REQUIREMENT
Retype all of the rows below word for word, and leave the pictures out of your copy.
#### RECORDS FOR THE EXERCISE ####
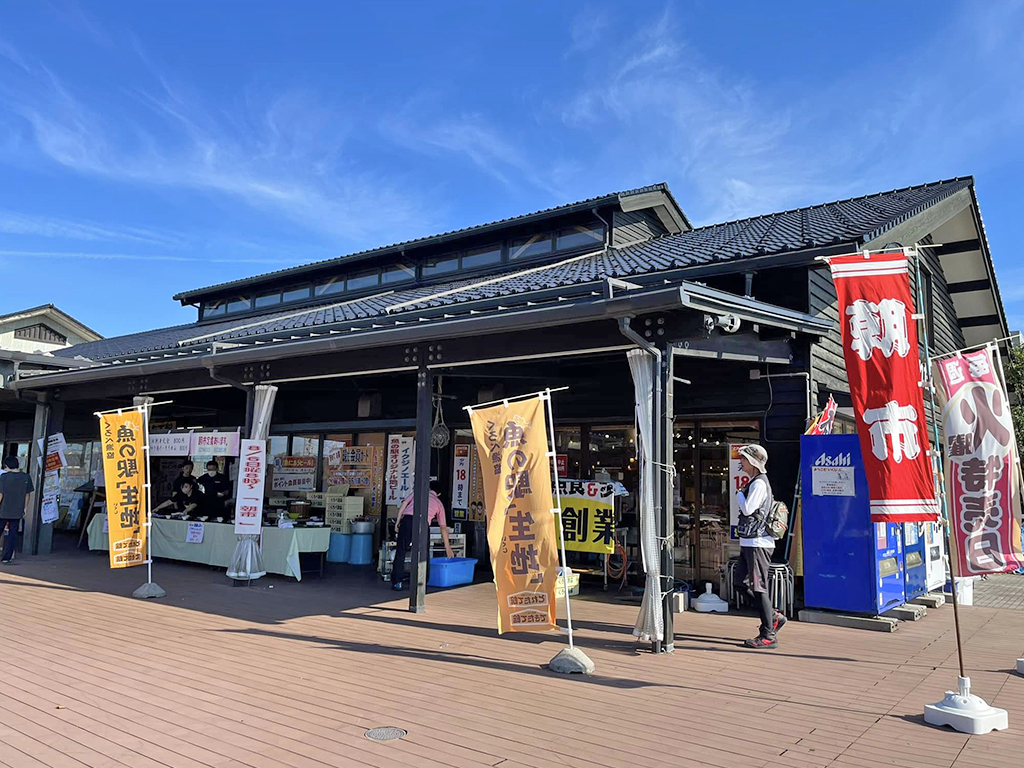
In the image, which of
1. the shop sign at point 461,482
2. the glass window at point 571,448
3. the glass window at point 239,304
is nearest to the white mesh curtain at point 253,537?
the shop sign at point 461,482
####
EXERCISE RESULT
In the image, which of
1. the shop sign at point 461,482
2. the glass window at point 571,448
3. the glass window at point 239,304
is nearest to the white mesh curtain at point 253,537?
the shop sign at point 461,482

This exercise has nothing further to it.